--- AIM OF THE TASK ---
Find every line in the records below that contains the word "nearest", and copy each of those lines in full.

═══ INPUT DATA ═══

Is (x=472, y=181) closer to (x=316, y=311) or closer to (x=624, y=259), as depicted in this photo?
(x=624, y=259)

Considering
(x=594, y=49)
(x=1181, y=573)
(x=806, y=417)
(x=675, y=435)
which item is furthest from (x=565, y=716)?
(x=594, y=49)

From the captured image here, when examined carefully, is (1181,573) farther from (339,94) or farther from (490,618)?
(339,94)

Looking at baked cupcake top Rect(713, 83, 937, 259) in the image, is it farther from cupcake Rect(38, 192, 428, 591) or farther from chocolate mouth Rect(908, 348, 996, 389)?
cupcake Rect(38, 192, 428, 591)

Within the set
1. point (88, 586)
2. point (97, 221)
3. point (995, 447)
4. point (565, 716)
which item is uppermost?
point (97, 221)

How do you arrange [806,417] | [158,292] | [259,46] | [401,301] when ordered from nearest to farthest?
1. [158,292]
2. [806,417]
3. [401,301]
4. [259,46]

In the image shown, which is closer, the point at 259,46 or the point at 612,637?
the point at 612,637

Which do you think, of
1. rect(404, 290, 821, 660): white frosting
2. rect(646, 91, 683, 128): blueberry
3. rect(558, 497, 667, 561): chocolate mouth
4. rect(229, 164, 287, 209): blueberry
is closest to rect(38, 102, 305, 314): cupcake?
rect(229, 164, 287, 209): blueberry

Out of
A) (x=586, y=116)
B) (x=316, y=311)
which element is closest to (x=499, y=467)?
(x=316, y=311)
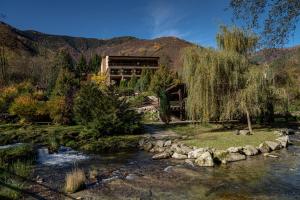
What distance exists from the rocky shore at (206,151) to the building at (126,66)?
41.2 meters

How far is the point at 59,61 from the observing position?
83.6 m

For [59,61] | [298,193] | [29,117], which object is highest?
[59,61]

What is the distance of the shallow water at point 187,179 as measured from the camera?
426 inches

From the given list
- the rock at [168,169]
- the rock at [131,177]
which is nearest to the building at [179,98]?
the rock at [168,169]

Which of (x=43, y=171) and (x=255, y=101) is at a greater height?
(x=255, y=101)

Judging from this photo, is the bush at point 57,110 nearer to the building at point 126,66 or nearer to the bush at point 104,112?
the bush at point 104,112

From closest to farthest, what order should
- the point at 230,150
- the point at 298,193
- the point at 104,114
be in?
the point at 298,193
the point at 230,150
the point at 104,114

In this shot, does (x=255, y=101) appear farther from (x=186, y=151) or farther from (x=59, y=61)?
(x=59, y=61)

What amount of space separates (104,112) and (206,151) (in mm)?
10745

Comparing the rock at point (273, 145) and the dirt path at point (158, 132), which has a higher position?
the dirt path at point (158, 132)

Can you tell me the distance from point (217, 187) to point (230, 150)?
605cm

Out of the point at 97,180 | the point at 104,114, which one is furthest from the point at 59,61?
the point at 97,180

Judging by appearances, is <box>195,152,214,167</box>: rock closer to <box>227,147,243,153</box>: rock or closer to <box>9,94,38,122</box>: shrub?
<box>227,147,243,153</box>: rock

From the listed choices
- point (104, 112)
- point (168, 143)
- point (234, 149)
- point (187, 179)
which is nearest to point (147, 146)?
point (168, 143)
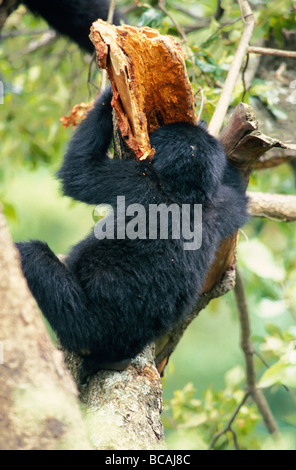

═══

--- PROBLEM SOLUTION ---
How do you arrange [806,417] | [158,292] | [259,46] | [401,301] when ordered from nearest to farthest?
which is nearest to the building at [179,98]?
which is nearest to point (147, 146)?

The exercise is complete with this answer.